Thursday, August 20, 2009

Zonesort mostly parallelized, but... it's a pyrrhic victory

Well... I have finally parallelized Zonesort (just about, I still need to do some extra work to deal with degenerate - that is, almost sorted or almost reverse-sorted input - cases properly). But there's a problem. It needs better load balancing. And I can't see a good way to do that.
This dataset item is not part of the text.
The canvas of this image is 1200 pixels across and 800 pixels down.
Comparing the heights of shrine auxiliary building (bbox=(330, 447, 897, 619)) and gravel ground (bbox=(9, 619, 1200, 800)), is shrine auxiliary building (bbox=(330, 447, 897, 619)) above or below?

A single gantt chart illustrates the symptoms neatly.

This is a graph of CPU utilization (color, red is 100%, white is 0%) by time (across) by worker thread number (down), for a four thread Zonesort using 3-way merging (except for merging the last four zone lists), while it is sorting 9,395,322 distinct integers in about 0.32 seconds.

I've finally parallelized the last few merge operations (though I had to increase the space requirements by a factor of sqrt((M+1)/M) to achieve that), as well as the zone shuffling operation, but there's a load balancing problem earlier on in the sort, making - in this case, which is typical - the overall running time about 6% worse than it should be. If I could fix that it would still be considerably slower (by at least 10%) than a stock-standard 3-way mergesort on the same input. So I don't think I'll bother.
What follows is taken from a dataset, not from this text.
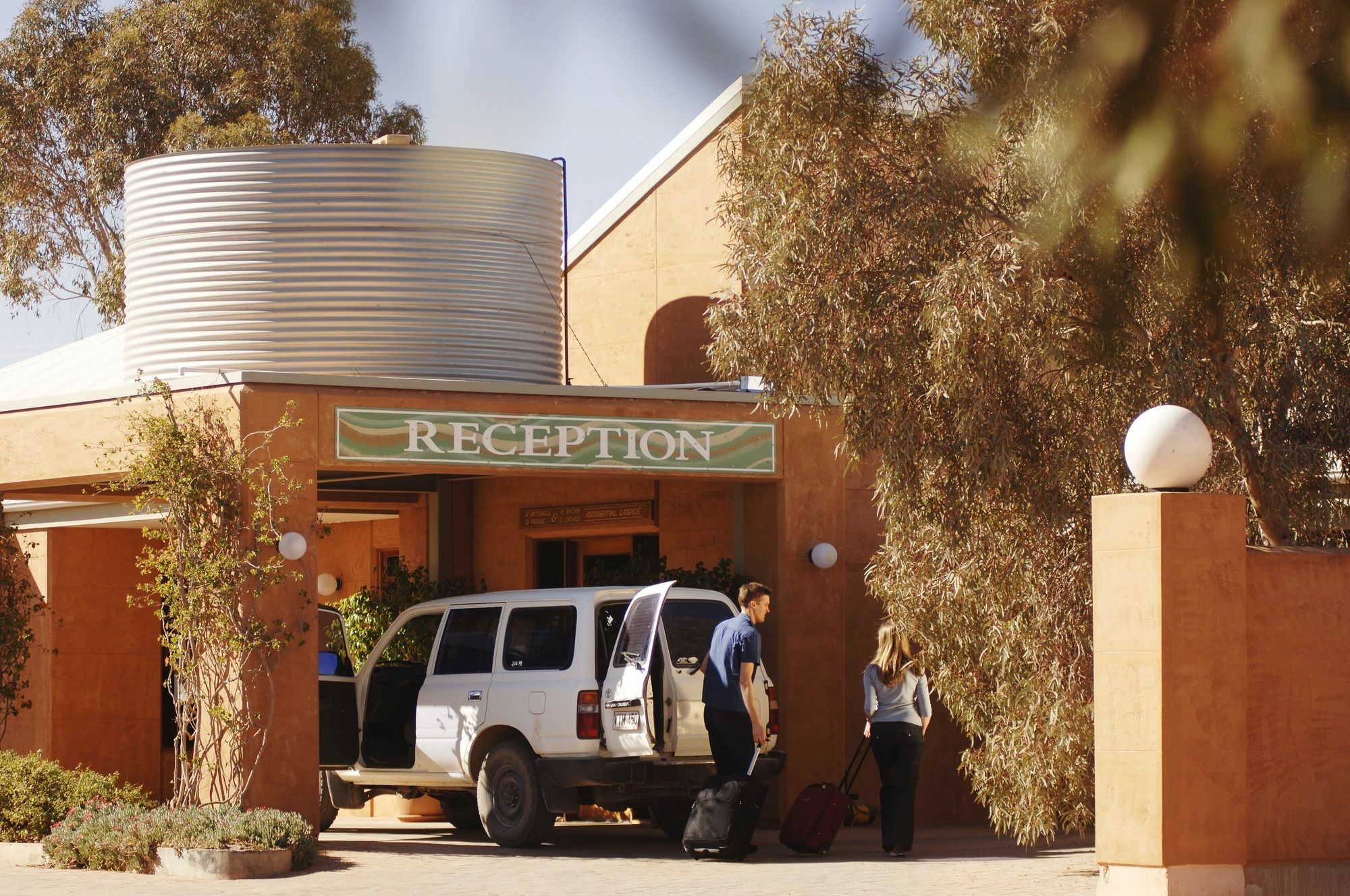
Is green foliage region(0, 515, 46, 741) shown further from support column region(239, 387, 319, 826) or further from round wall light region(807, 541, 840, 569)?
round wall light region(807, 541, 840, 569)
The other sorting routines I've ever parallelized never had significant per thread storage requirements, the way this one seems to. I can't share available zone lists between threads easily (and, no, serializing access to a global available zone list doesn't strike me as a good idea at all; that would mean altogether too much synchronization), so for a P-threaded sort I'm dividing the input into P pieces and sorting each piece independently. But some cores - and some threads - run faster than others, and my heroic (for which, read: stupid) assumption, that those P independent sorts would each run in about the same time, is clearly wrong.
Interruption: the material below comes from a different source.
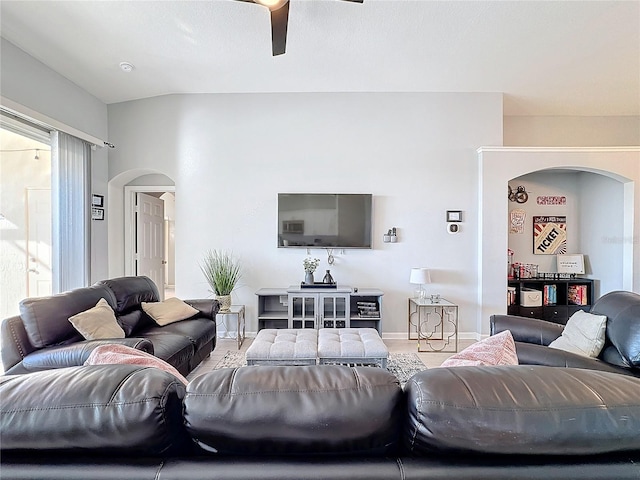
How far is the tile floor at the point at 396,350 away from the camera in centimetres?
368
I'm already using "barriers" in the last few merges and for the final zone shuffle (the time wasted by those barriers is visible in the gantt chart, and a barrier always means an idle thread), but at least I'm not doing any explicit thread control in the sort, and I'm not throwing away much extra memory (an important consideration when the whole point of this sorting routine is to save space compared to a standard merge sort) to co-ordinate threads running in parallel (so far I've been using up only about 200*P bytes on per-thread storage).

I'll post the parallel zoneSort once I've ironed out the bugs that stop it working for nearly-in-order or nearly-reverse-order inputs.